Fibre Channel consists of the following layers:

  • FC-0 -- The interface to the physical media
  • FC-1 -- The encoding and decoding of data and out-of-band physical link control information for transmission over the physical media
  • FC-2 -- The transfer of frames, sequences and exchanges comprising protocol information units.
  • FC-3 -- Common services required for advanced features such as striping, hunt group and multicast.
  • FC-4 -- Application interfaces that can execute over Fibre Channel such as the Fibre Channel Protocol for SCSI (FCS).

Unlike a layered network architecture, a Fibre Channel network is largely specified by functional elements and the interfaces between them. These consist, in part, of the following:

  • N_PORTs—The end points for traffic.
  • FC Devices—The devices to which the N_PORTs provide access.
  • Fabric Ports—The interfaces within a network that provide attachment for an N_PORT.
  • The network infrastructure for carrying frame traffic between N_PORTs.
  • Within a switched or mixed fabric, a set of auxiliary servers, including a name server for device discovery and network address resolution.

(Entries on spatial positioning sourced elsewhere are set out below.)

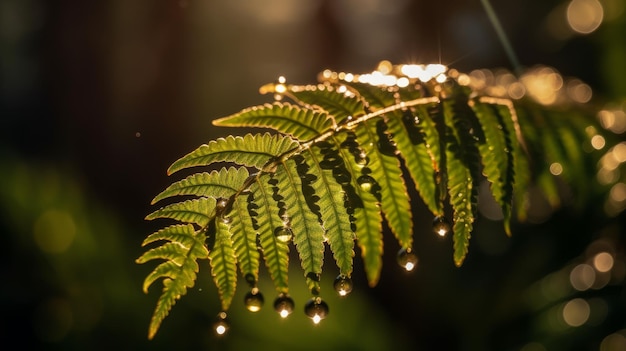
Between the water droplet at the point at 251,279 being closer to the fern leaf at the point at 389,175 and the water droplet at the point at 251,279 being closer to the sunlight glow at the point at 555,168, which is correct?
the fern leaf at the point at 389,175

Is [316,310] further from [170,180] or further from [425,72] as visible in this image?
[170,180]

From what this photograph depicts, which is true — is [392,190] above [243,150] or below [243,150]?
below

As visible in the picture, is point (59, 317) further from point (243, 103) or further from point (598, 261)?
point (243, 103)

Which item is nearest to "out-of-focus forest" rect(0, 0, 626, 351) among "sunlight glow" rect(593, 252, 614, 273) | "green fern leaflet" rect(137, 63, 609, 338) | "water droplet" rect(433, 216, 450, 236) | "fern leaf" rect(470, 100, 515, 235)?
"sunlight glow" rect(593, 252, 614, 273)

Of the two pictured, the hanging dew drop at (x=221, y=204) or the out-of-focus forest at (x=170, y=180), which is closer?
the hanging dew drop at (x=221, y=204)

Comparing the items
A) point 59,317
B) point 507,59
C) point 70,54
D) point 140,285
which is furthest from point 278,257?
point 70,54

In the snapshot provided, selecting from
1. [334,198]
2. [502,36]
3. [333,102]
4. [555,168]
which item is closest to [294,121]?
[333,102]

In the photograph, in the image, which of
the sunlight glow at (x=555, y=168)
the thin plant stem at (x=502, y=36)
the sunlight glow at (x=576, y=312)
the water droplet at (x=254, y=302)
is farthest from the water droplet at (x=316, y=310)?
the sunlight glow at (x=576, y=312)
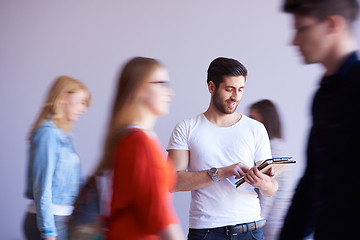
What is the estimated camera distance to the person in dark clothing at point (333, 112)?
1.14 metres

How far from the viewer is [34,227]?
7.86ft

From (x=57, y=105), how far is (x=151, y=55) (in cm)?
165

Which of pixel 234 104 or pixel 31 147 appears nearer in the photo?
pixel 31 147

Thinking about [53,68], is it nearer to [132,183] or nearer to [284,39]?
[284,39]

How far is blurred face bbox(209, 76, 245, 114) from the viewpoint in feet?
8.71

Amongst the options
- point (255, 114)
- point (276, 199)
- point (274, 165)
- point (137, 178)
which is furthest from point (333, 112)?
point (255, 114)

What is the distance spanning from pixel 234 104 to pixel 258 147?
0.28 m

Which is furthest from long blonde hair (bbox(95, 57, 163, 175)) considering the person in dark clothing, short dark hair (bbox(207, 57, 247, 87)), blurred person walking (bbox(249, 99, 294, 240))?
blurred person walking (bbox(249, 99, 294, 240))

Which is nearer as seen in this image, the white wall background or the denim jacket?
the denim jacket

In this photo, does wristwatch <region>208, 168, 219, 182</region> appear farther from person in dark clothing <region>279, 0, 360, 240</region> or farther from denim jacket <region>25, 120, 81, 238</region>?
person in dark clothing <region>279, 0, 360, 240</region>

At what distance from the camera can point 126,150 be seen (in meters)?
1.42

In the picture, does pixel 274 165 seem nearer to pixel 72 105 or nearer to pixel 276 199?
pixel 276 199

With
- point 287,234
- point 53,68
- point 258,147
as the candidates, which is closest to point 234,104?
point 258,147

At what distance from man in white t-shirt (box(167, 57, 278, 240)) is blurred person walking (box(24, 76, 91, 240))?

Fibre Channel network topologies consist of the following:

  • Arbitrated Loop—A series of N_PORTs connected together in daisy-chain fashion.
  • Switched Fabric—A network consisting of switching elements.
  • Mixed Fabric—A network consisting of switches and "fabric-attached" loops. A loop-attached N_PORT (NL_PORT) is connected to the loop through an L_PORT and accesses the fabric by way of an FL_PORT.